TASK TO COMPLETE: The entire listing below should be output exactly as it stands.
Start of DATASET EXTRACT
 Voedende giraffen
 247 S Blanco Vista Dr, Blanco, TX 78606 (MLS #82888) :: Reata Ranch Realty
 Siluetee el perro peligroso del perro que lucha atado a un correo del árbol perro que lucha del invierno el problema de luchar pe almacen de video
End of DATASET EXTRACT
TASK ANSWER:
 Voedende giraffen
 247 S Blanco Vista Dr, Blanco, TX 78606 (MLS #82888) :: Reata Ranch Realty
 Siluetee el perro peligroso del perro que lucha atado a un correo del árbol perro que lucha del invierno el problema de luchar pe almacen de video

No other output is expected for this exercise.